I’ve been thinking a lot lately about how we interact with students during the design process. As one of our teams was gearing up for a design session with middle schoolers last week, several links to other blog posts came across my Twitter feed on this topic.
The executive summary of this thinking: we designers, no matter how well intentioned, simply don’t spend enough time in schools listening to students.
As architects, we are sometimes frustrated when a workshop for a group of teachers we’re working with is poorly attended – or there’s a lack of engagement in the work we’re doing for them, despite (in our humble opinions) the fantastic collaborative process we’ve put in place.

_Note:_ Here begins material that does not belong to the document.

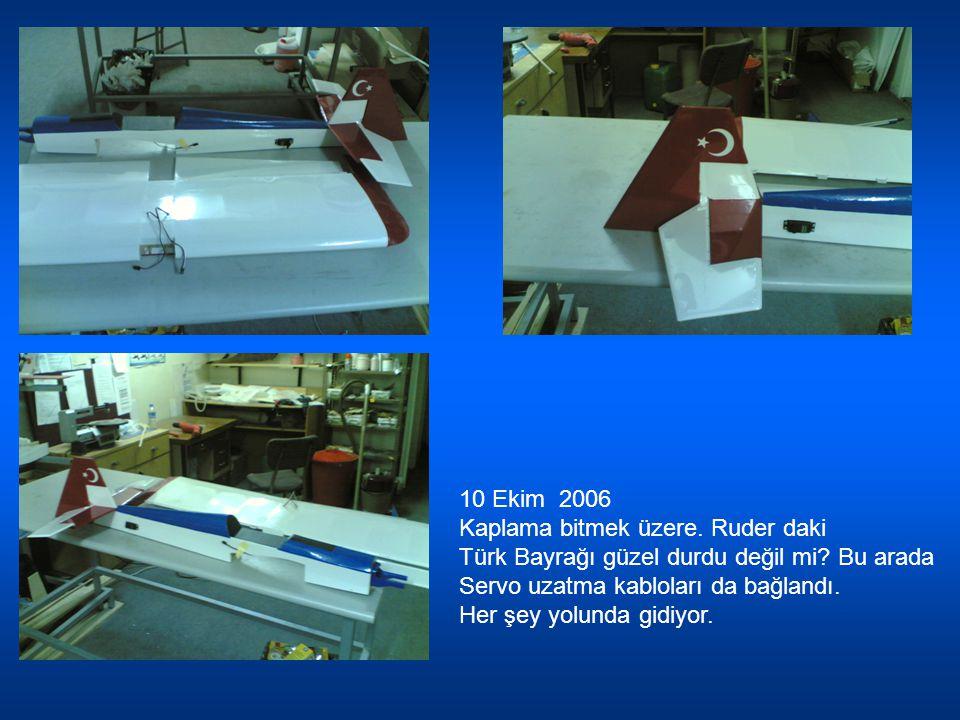 10 Ekim 2006 Kaplama bitmek üzere. Ruder daki Türk Bayrağı güzel durdu değil mi? Bu arada Servo uzatma kabloları da bağlandı. Her şey yolunda gidiyor.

But, here’s the thing: it’s entirely understandable. THEY have full time jobs that can be physically and emotionally draining. What seems like an amazing opportunity to tap into their creative side and have a real impact on the future of their schools can be, even for the most energetic and dedicated teacher, the last straw that breaks the back of their daily camel.
The shoe is on the other foot when it comes to participating in the daily lives of the schools we design for. Despite OUR best intentions, we often have trouble carving out the necessary time to really immerse ourselves in these schools from the students’ perspective.
Sure, I’ve spent entire days in schools observing and absorbing, I’ve been to their Spring Carnivals and their fall band concerts (even got to witness my first middle school dance since, well, middle school… but that’s an entirely different angst-ridden topic), I’ve eaten my fair share of cafeteria food (some, remarkably good), I’ve arrived early and stayed late to understand the flow of traffic and the additional services the schools provide; but still, when it comes right down to it, I’m a short-term outsider looking in. An outsider always looking for new ways to understand schools from other perspectives.
That’s why two recent blog posts have been of particular interest to me. The first, by Alex Hernandez at edSurge challenges us all to “Be subversive; Listen to Students”. He references a blog post by Alexis Wiggins, a teacher moving into a new role, as she shadows a student for an entire day. “Want to design better schools? Force yourself to sit in a classroom and see what it is actually like to be a student”, she writes, and then provides some interesting take-aways for thought HERE
The second, from The Guardian, is a series called The School I’d Like that resulted in the creation of a Children’s Manifesto. This is a great (even inspiring) read for anyone searching out what students believe are important for their own learning. The overarching principle, stated best by a child: we should listen to them because “our brains are new”.
Yes. We all need to find the time to simply Listen. What do you hear students saying when they talk about their schools?